Un prêt de logement contractualisé

Hors de question pourtant pour cette femme dynamique de rester les bras croisés. «Après quoi, j’ai décidé de faire un peu de bénévolat». Et c’est lors de cette phase solidaire, que l’entrepreneuse va voir se dessiner les contours d’une seconde start-up. «Lors de mes maraudes, j’ai rencontré une famille de réfugiés avec laquelle j’ai sympathisé. Ces personnes, qui avaient une meilleure situation que moi dans leur pays, étaient à présent contraintes de dormir sous une tente, dans le froid. Je me suis dit qu’il fallait que je trouve une solution, se remémore Delphine Barthe. Mes parents avaient un logement vacant, ils m'ont proposé de leur prêter, mais ils voulaient qu’un contrat soit établi afin qu’ils récupèrent leur bien dans un état impeccable.» De là, est née Stirrup.

Sur les réseaux sociaux, Stirrup communique sur ses réussite, comme ici, la remise de clés de 3 maisons prêtées par l’alliance de Quartus, Maisons et Cités & CDC Habitat sur la Ville de Lambersart à l’association “Ukraine en Nord”, pour loger une quinzaine de personnes. © Stirrup

Aujourd’hui, Stirrup, incubée à Euratechnologies, compte 5 salariés qui mettent en relation les propriétaires de logements vacants avec les associations d’insertion au travers d'une plateforme. «Nous sommes une sorte de AirBnB du logement solidaire» sourit Delphine Barthe. Les logements sont prêtés pour une durée minimum de 6 mois et les loyers sont offerts aux associations d’insertion. «Aujourdhui, de nombreux promoteurs immobiliers sécurisent leurs logements vacants avec du gardiennage ou de la télésurveillance afin d’éviter les squattes et ça leur coûte beaucoup dargent. Chez Stirrup, nous leur proposons de mettre à disposition leurs logements vides à des personnes dans le besoin et d’offrir le loyer aux associations. C’est solidaire et moins coûteux» précise l’entrepreneuse. Considéré comme un don, le loyer offert est défiscalisé à hauteur de 60 %, et l'image de marque du promoteur est améliorée.

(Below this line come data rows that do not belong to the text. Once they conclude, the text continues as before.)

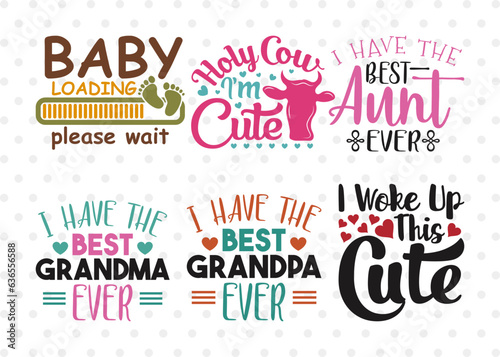 Baby Bundle Vol-21, Best Aunt Ever Svg, Best Grandma Ever Svg, Baby Loading Svg, Holy Cow Im Cute Svg, I Work Up This Cute Svg, Baby Quote,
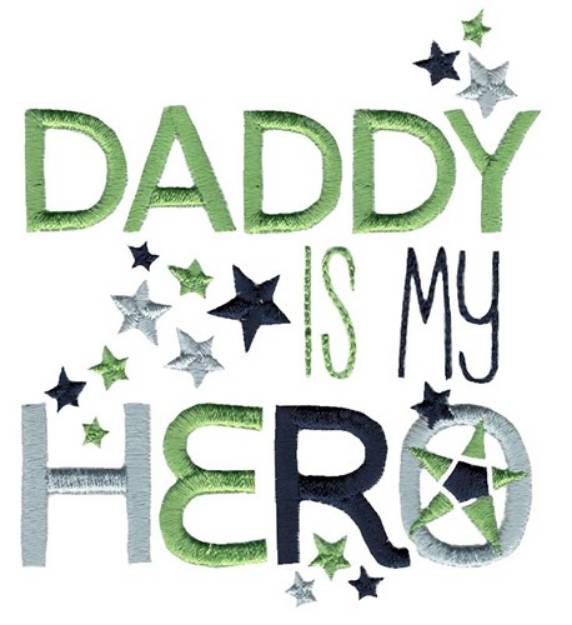 Picture of Daddy Is My Hero Machine Embroidery Design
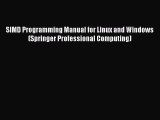 Read SIMD Programming Manual for Linux and Windows (Springer Professional Computing) Ebook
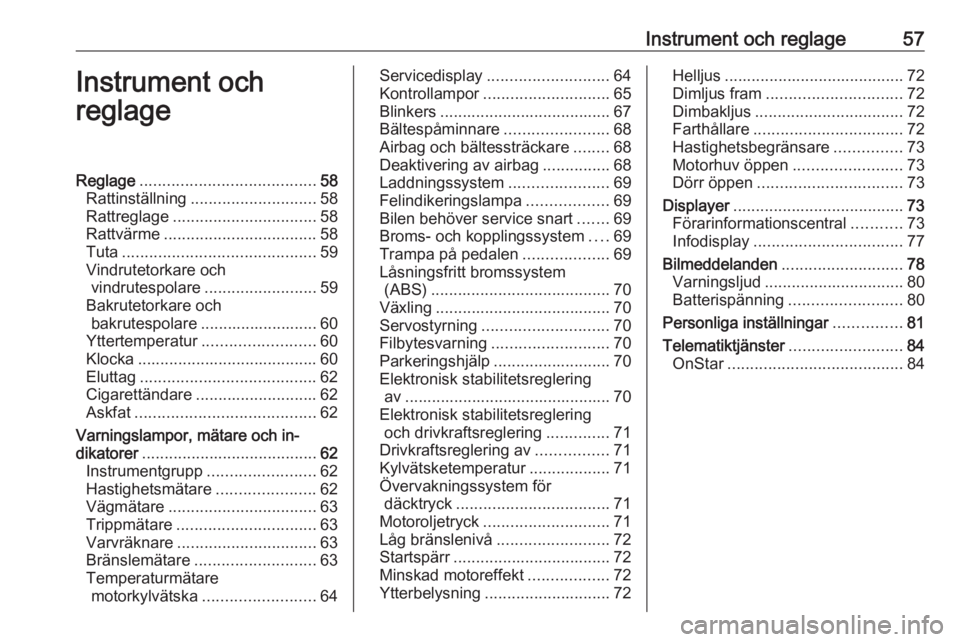 OPEL KARL 2019  Instruktionsbok Instrument och reglage57Instrument och
reglageReglage ....................................... 58
Rattinställning ............................ 58
Rattreglage ................................ 58
Rattv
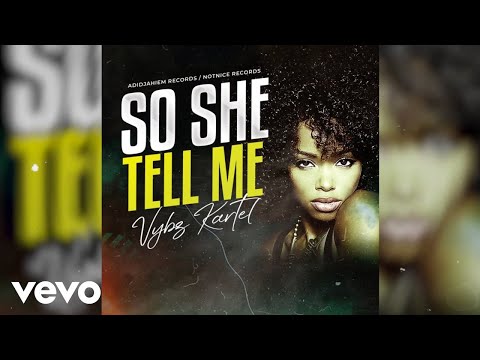 Vybz Kartel - So She Tell Me (Official Audio)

Considérée comme «entreprise à impact», Stirrup facture des frais de service récurrents et mensuels aux propriétaires de logements vacants, allant de 75 à 250 euros par mois. « Nous ne sommes pas une association. Nous sommes bien une entreprise qui fait du business. C’est important pour nous d’afficher ce côté business pour être pris au sérieux. Nous luttons contre le sans-abrisme, mais de manière rentable» ajoute l’entrepreneuse. Delphine Barthe espère ainsi que son entreprise sera rentable d’ici deux ans.

Industrialiser la cible

Depuis la création en 2017, l’équipe de Stirrup a déjà mis à l’abri une centaine de personnes. Mais l’objectif affiché est d’aider plus de 3 000 personnes en trois ans. «Nous allons clore une première levée de fonds de 800 000 euros environ. Cet argent va nous permettre de valider notre marché et d’industrialiser notre cible», précise la dirigeante. L’entreprise va également nationaliser sa plateforme. «Prochainement, nous allons donc lancer une campagne publicitaire au niveau national. Nous saisirons toutes les opportunités de logements vacants peu importe la ville où ils se trouvent», poursuit l’entrepreneuse.

En parallèle Delphine Barthe attend une évolution réglementaire. «Ce que nous souhaitons proposer, c’est que la mobilisation des logements vacants, même de manière flottante, participe à l'effort de nombre de logements sociaux réglementé». Sur tous les fronts, Delphine Barthe tente toujours d’avoir un coup d’avance : «Je place mes pions pour avoir le réseau et les fonds suffisants quand nous devrons scaler».